The “prepare to evacuate order” came by phone at 9 a.m. this gray ultra smoky morning. So, off I went through the house rounding up my two useless cats, and my bug-eyed road buddy Perro, making sure I loaded cat food, cans of Mighty Dog and sundry bedding for my pets, just in case I had to abandon my home here on a little mountain top in Escondido. I also made sure my X60 notebook with its WWAN Verizon data network was charged and in the back of my trusty little Prius, along with my cell phone and “get out of town in a hurry bag.”
By 11 am, the visibility was down to less than one-quarter mile and a second fire had erupted down by Lake Hodges, which is south of me. The main blaze however is less than one mile away and it’s being supercharged by 55 mph Santa Ana winds.
First and foremost I am fire aware southern California boy. So right after the first notification came in, I fired up the tractor and cleared a 100by 75-foot safety spot away from my house. I cleared everything down to BME (bare mineral earth, then moved my SUV to the its separate safety spot and covered my boat’s 6 gallon gas tank and my two-gallon gas can in a potato mound I excavated this weekend. Then I covered it with a shake and bake fire blanket and soaked my garden, hastily picking up blown down palm fronds that have come off my 70 foot palm tree in the windstorm.

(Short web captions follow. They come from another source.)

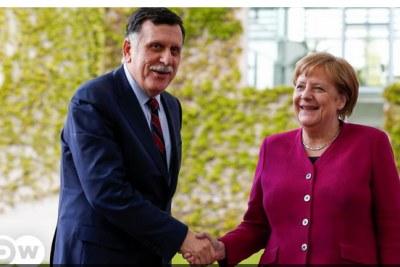 Le Premier ministre libyen Fayez al-Sarraj serrant la main de la Chancellière allemande, Angela Merkel.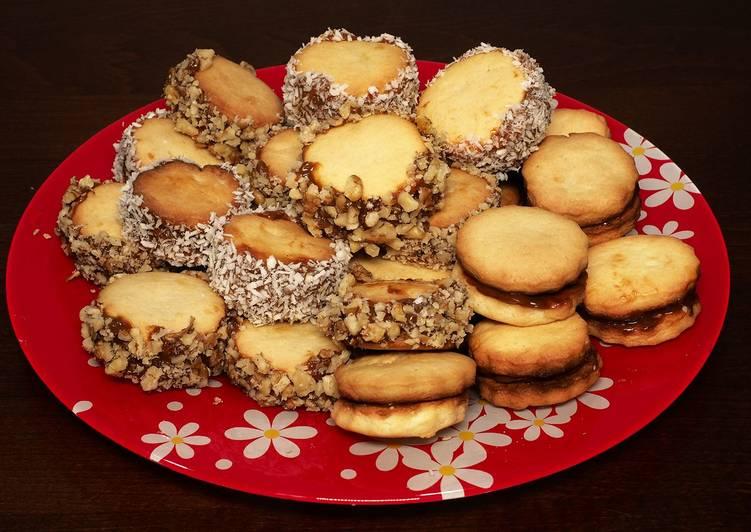 Домашнее песочное печенье с вареной сгущенкой в духовке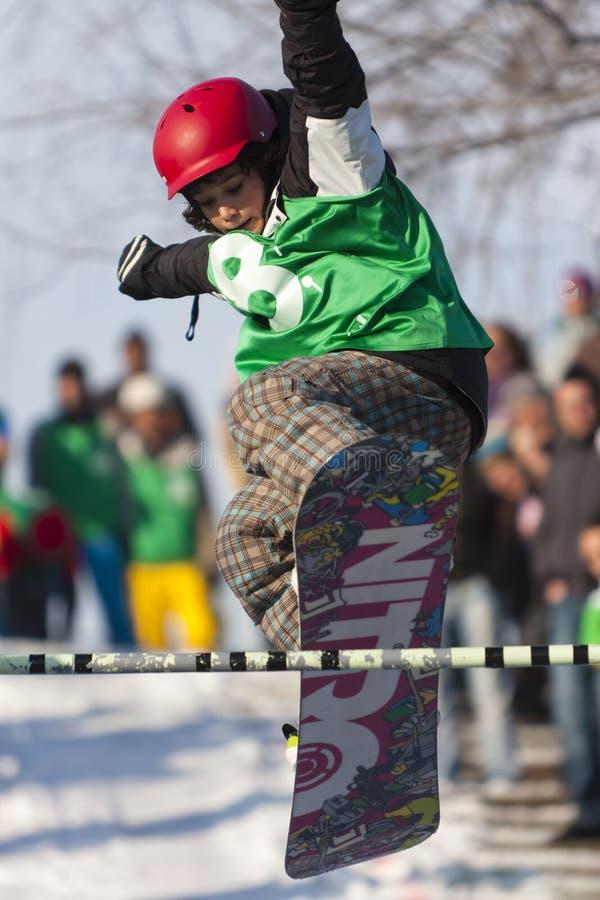 Salto novo do Snowboarder imagens de stock royalty free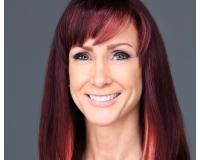 Debbie Vessey Headshot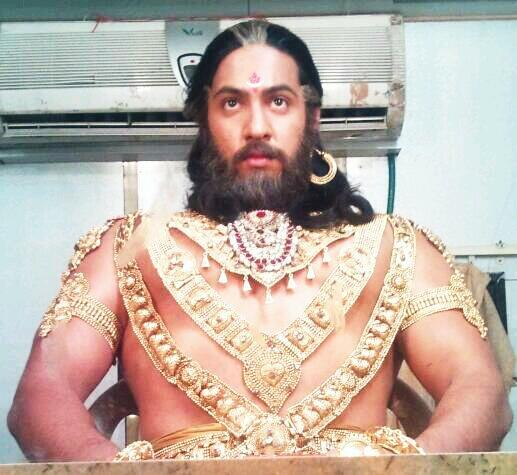 Mahabharat: This Dhritrashtra goes gymming with Nakul, parties hard with Vidur and Krishna! (View Pics) 2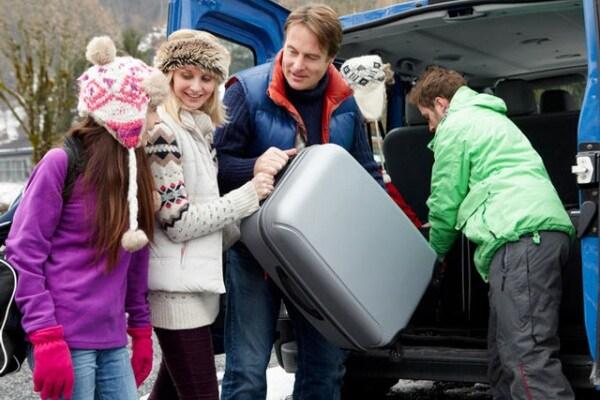 Viaggi, vacanze e… cintura di sicurezza: i ragazzi danno i numeri
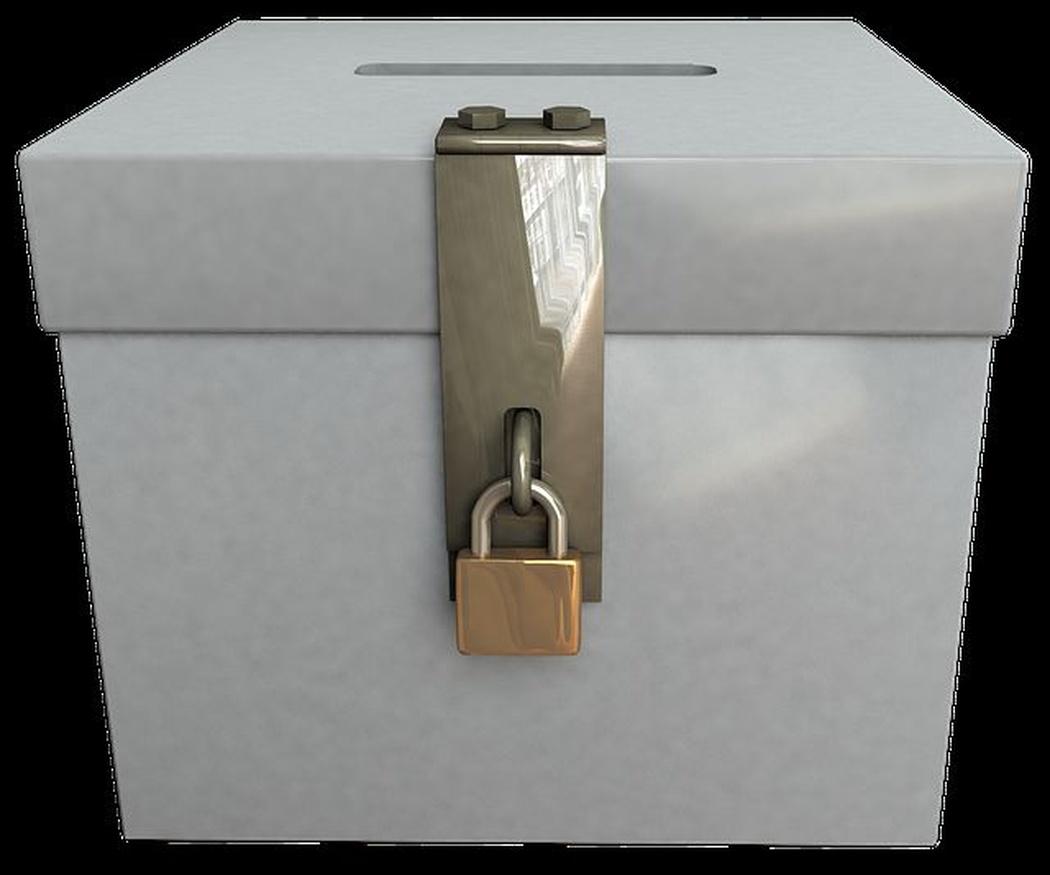 Tipos de cajas fuertes II: decorativas, de sobremesa y de suelo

The big out call came from the police department around 1 p.m. so I loaded up my useless cats and my road dog and off I went to an evacuation center at the north end of Escondido. I stayed there until about 6 tonight and decided to haul ass for Azusa, where I know my dog and useless cats will be safe for the night.

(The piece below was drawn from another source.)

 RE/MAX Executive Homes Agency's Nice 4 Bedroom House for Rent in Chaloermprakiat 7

As I write this the eastern and southern sky are cherry red and the smoke is pretty intense. I’ve thought a lot about what’s left up at the house. My gianty ag water canons are hooked up and on a timer. At 8:30 tonight they’ll start soaking my lower yard and the front of my house. There’s a lot to be said for having 135 PSI water pressure. Well at least, if the fire gets to my house, I’ll come home to some nice black sooty mud.
My attitude about fleeing my house is simple: other than my pets, I don’t have anything I can’t replace. Been there done that in life. But I may appear like some grizzled super salty vet, I’m not the least bit ashamed to admit that I’m very afraid of being seriously burned, again. I was burned pretty seriously as a kid. I had 3rd degree burns on about 50 percent of my legs. The pain is something you have to experience to believe. It’s quite unforgettable.
So I don’t take chances with fire. If the Witch Creek fire takes my house, I can always rebuild. I can’t replace my buddy Perro or my two useless cats, so I keep them close at hand and safe.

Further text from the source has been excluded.